» **Problem description**
Restate the full set of records exactly, without adding or dropping a word.

» **Data supplied**
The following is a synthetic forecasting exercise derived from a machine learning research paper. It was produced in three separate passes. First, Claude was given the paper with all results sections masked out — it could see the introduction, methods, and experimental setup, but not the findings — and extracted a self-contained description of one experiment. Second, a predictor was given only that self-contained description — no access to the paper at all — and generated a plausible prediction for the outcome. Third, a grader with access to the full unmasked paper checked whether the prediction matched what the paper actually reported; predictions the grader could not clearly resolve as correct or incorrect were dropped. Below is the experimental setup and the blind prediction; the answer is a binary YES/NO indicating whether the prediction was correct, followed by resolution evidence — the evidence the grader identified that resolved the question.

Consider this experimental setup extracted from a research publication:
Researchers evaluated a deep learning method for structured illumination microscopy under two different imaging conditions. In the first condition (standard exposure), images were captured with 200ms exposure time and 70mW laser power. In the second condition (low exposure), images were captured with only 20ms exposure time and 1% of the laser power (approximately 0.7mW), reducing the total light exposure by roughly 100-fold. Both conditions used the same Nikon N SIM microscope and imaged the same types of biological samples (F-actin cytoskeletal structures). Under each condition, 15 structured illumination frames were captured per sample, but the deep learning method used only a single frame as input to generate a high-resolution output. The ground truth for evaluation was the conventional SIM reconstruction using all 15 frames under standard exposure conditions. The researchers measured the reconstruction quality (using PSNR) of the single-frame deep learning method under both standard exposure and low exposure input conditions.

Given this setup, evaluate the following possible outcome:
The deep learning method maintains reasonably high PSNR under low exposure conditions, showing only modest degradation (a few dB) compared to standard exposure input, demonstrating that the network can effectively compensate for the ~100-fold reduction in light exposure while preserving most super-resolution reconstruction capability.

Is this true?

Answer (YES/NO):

» **Reply to the task**
The following is a synthetic forecasting exercise derived from a machine learning research paper. It was produced in three separate passes. First, Claude was given the paper with all results sections masked out — it could see the introduction, methods, and experimental setup, but not the findings — and extracted a self-contained description of one experiment. Second, a predictor was given only that self-contained description — no access to the paper at all — and generated a plausible prediction for the outcome. Third, a grader with access to the full unmasked paper checked whether the prediction matched what the paper actually reported; predictions the grader could not clearly resolve as correct or incorrect were dropped. Below is the experimental setup and the blind prediction; the answer is a binary YES/NO indicating whether the prediction was correct, followed by resolution evidence — the evidence the grader identified that resolved the question.

Consider this experimental setup extracted from a research publication:
Researchers evaluated a deep learning method for structured illumination microscopy under two different imaging conditions. In the first condition (standard exposure), images were captured with 200ms exposure time and 70mW laser power. In the second condition (low exposure), images were captured with only 20ms exposure time and 1% of the laser power (approximately 0.7mW), reducing the total light exposure by roughly 100-fold. Both conditions used the same Nikon N SIM microscope and imaged the same types of biological samples (F-actin cytoskeletal structures). Under each condition, 15 structured illumination frames were captured per sample, but the deep learning method used only a single frame as input to generate a high-resolution output. The ground truth for evaluation was the conventional SIM reconstruction using all 15 frames under standard exposure conditions. The researchers measured the reconstruction quality (using PSNR) of the single-frame deep learning method under both standard exposure and low exposure input conditions.

Given this setup, evaluate the following possible outcome:
The deep learning method maintains reasonably high PSNR under low exposure conditions, showing only modest degradation (a few dB) compared to standard exposure input, demonstrating that the network can effectively compensate for the ~100-fold reduction in light exposure while preserving most super-resolution reconstruction capability.

Is this true?

Answer (YES/NO):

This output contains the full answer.